The proposal is modeled after the “festival marketplace” approach launched in Boston with the renovation of historic Faneuil Hall as Faneuil Hall Marketplace by Benjamin Thompson in 1976. In a series of legendary projects, including work on Navy Pier in the mid-’90s, Thompson enticed people to visit the cities by promising safe, orchestrated experiences, with an emphasis on charm over authenticity and spontaneity.

In time, and as cities regained cachet, the marketplace approach came to represent a suburban take on cities that downplayed genuine urban diversity and vitality while assuming a defensive, apologetic crouch when it came to design.

Thompson was brilliant and a visionary, producing work more nuanced than subsequent formulaic applications reflect. But his work was driven by a condition that has disappeared — white flight to the suburbs. The planned renovation of Navy Pier, intended in large part to downplay its carnival aspects, is evidence the formula is outdated.

In other words, the proposed plans are a Disneyfied version of Wrigley Field and truly urban areas. It might look urban but it is a theme park version meant to encourage consumerism. This reminds me of sociologist Mark Gottdiener’s book The Theming of America as well as the work of other urban sociologists about public spaces. Genuine public spaces, like the ones Elijah Anderson talks about in The Cosmopolitan Canopy, allow all people the opportunity to enjoy and interact. In this proposed Wrigley Field, it is all about the Cubs and expanding their revenue base.

Kent doesn’t say as much about how the Cubs might renovate Wrigley Field to better fit with the city. The biggest problem here seems to be that the Cubs are likely to insist their changes are necessary because they will cover the costs of the renovation as well as make them money. Sports team owners don’t exactly have a good record of truly caring whether their teams and properties fit with the city.

City locations straddling the fine line between acceptable and edgy

Certain urban neighborhoods draw attention because they are “edgy” and offer something different than mainstream American locations. What happens when these “edgy” areas start to disappear or start to become established, mainstream places? Here is a look at this process in New York City:

Around countless corners, the weird, unexpected, edgy, grimy New York — the town that so many looked to for so long as a relief from cookie-cutter America — has evolved into something else entirely: tamed, prepackaged, even predictable.

“What draws people to New York is its uniqueness. So when something goes, people feel sad about it,” says Suzanne Wasserman, director of the Gotham Center for New York City History at the City University of New York…

If there’s one thing that doesn’t change in New York City, it’s nostalgia. Consider Mayor Fiorello La Guardia. After his election in 1934, he worked to remove the pushcart peddlers clogging the streets of the Lower East Side, viewed by many as a problem.

Once they were gone, people missed them.

A couple of thoughts about this article:

1. Cities thrive on these edgy or odd locations. The whole city doesn’t have to be different but young people (and perhaps even the Creative Class) tend to like these edgier locations. When it becomes too mainstream, people move on to the next novelty. But the character of a city is expected to be more unique and odd than a typical suburban setting.
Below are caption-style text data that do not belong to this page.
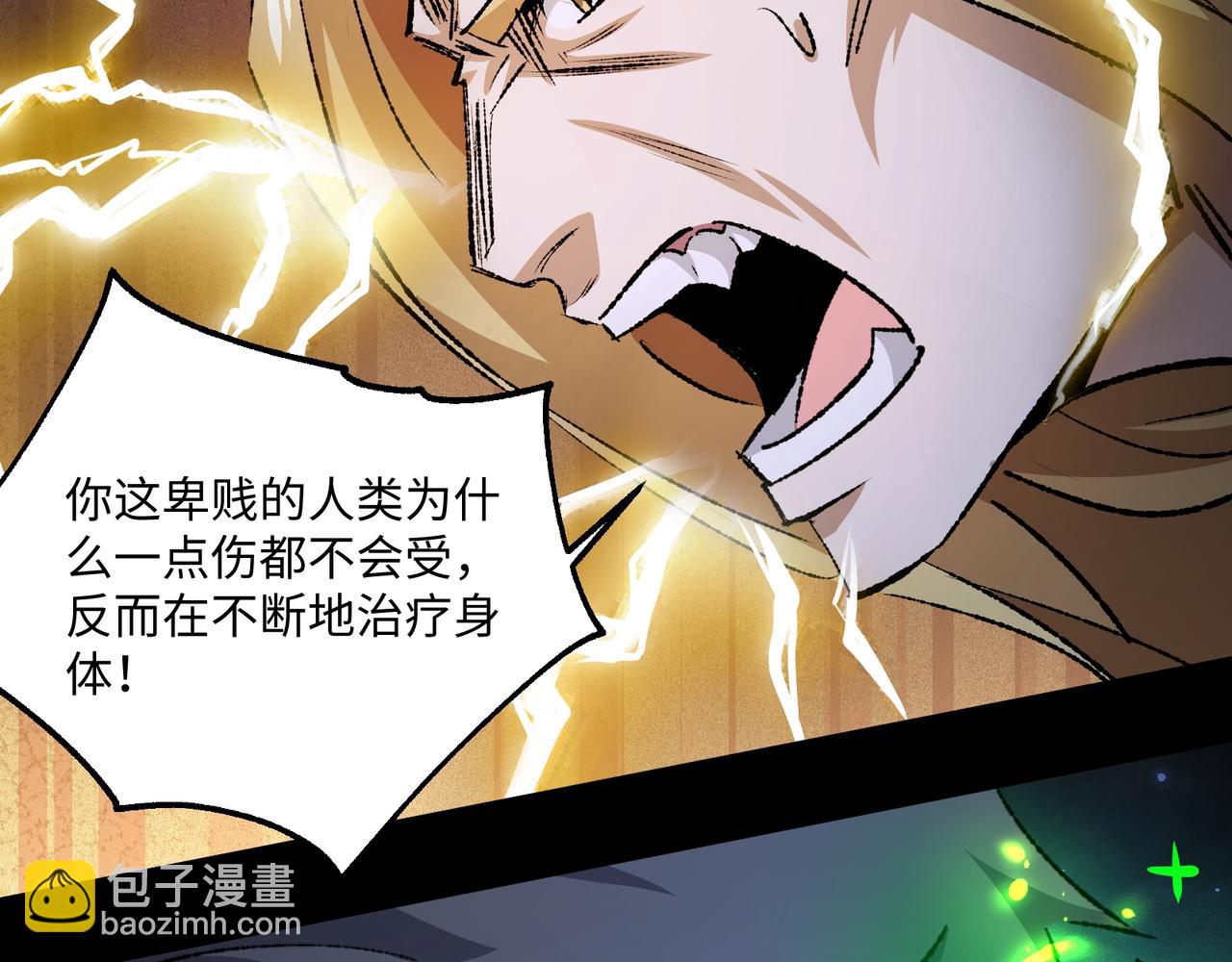 第27话 统统锤爆(1/3)-第27话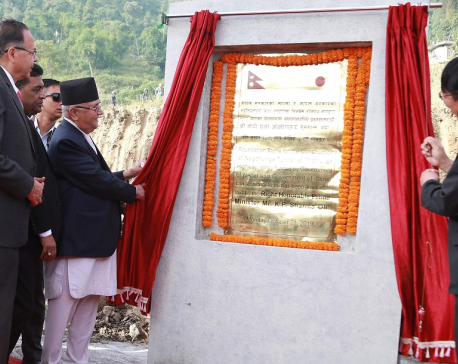 PM Oli lays foundation stone for Nepal's first-ever tunnel project (with photos)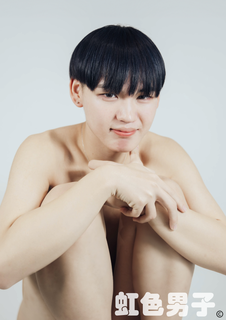虹色男子 博多本店 はるの写真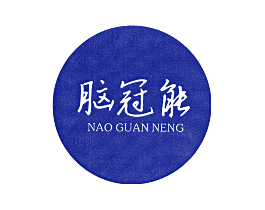 脑冠能
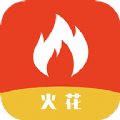 火花视频播放器app免费版 v1.2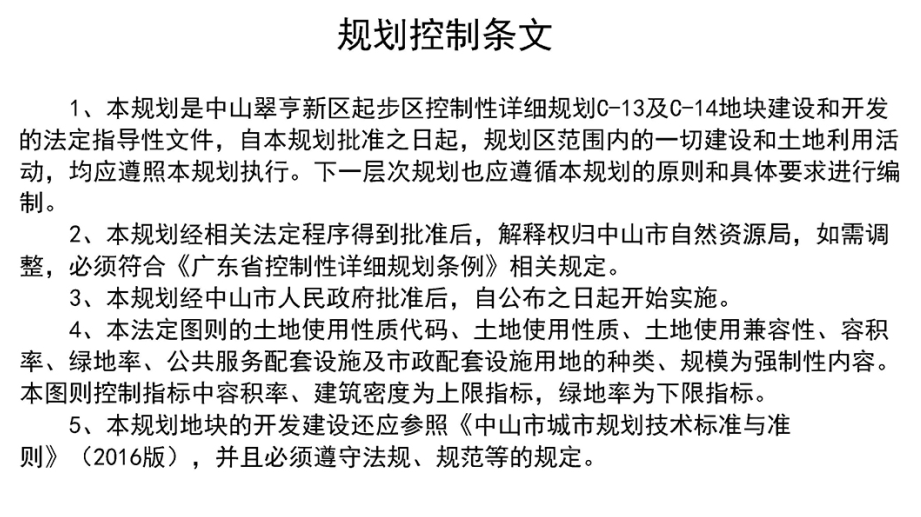 占地约1605亩！中山科技大学选址确定！拟2025年建成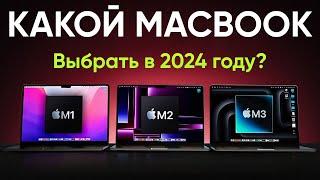 Какой MacBook купить в 2024 году, ЧТОБЫ НЕ ПРОГАДАТЬ?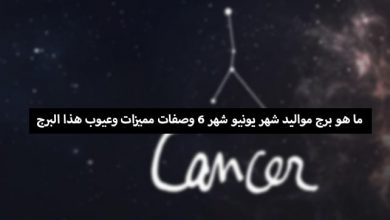 ما هو برج شهر 6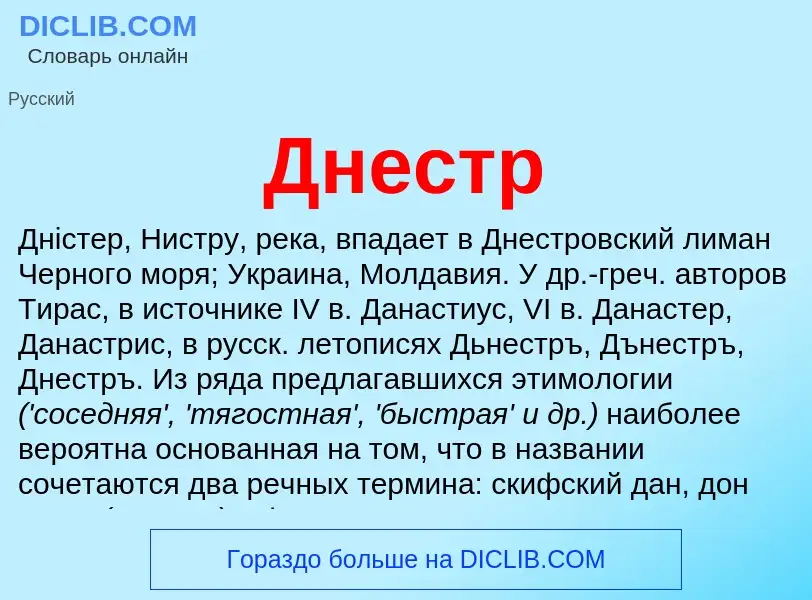 What is Днестр - meaning and definition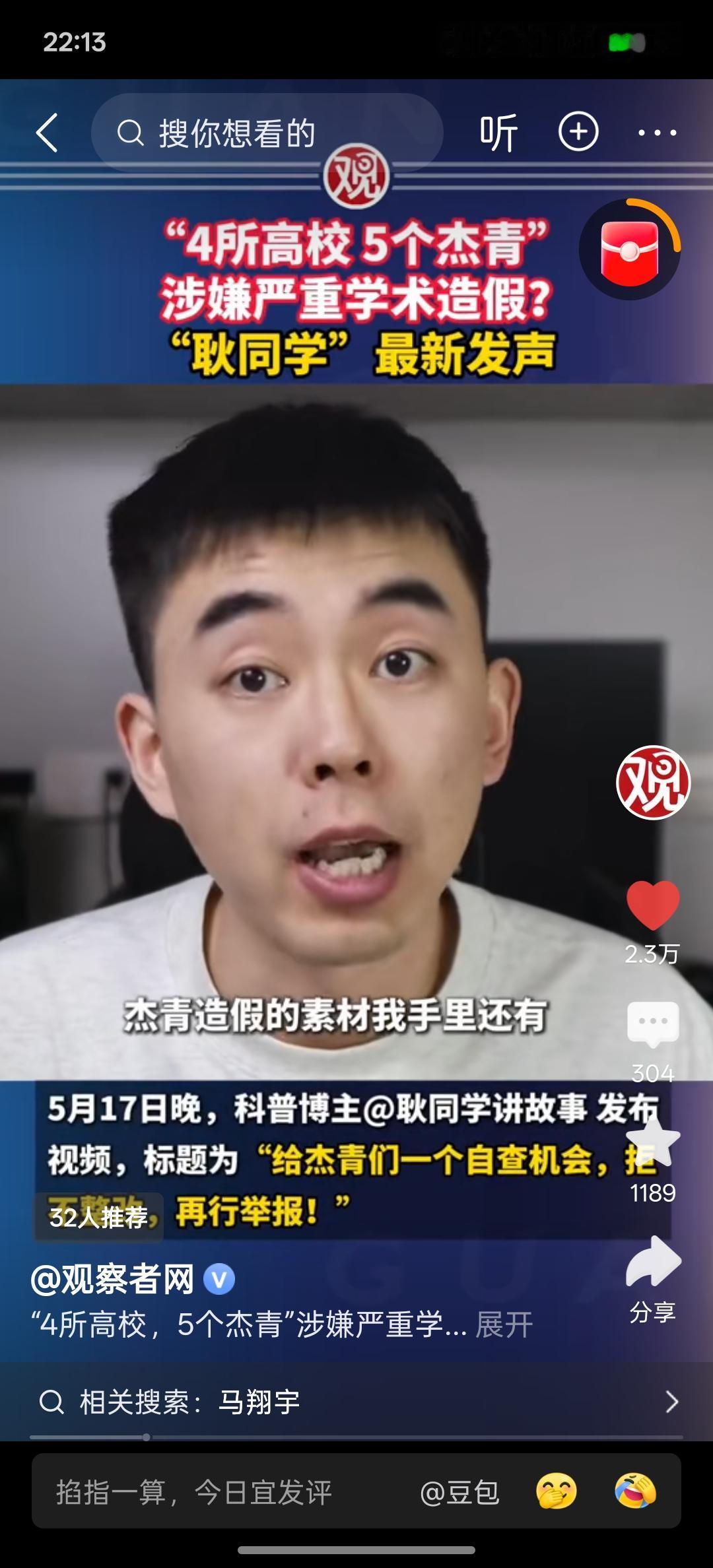 他争取的光，总有一天会照亮我们！这是关于爆料出四所高校五个杰青涉嫌严重学术造假，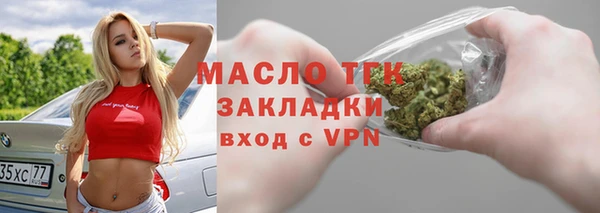 твердый Нефтегорск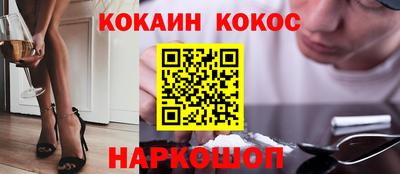 тгк Будённовск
2. The article highlights how people generally don’t like change, even if it is dealing with issues they once thought were problems.

3. I wonder how much money this has been worth to New York City. For example, what kind of taxes did the seedy Times Square bring in compared to the sanitized and Disneyfied version of Times Square? Certainly, some of these areas are now more palatable to suburban residents and families, broadening the group of people who might visit a location.

4. This is a reminder that what is now “edgy” or “cool” likely won’t stay that way for long. Cities, in particular, change fairly rapidly as new residents and businesses move in and out. I’m sure more edgy places will pop up in New York City.

4a. Could a city develop a “historical preservation district” (or something like it) to protect an edgy establishment or block? By making it official, does the site automatically lose some of its edgy status?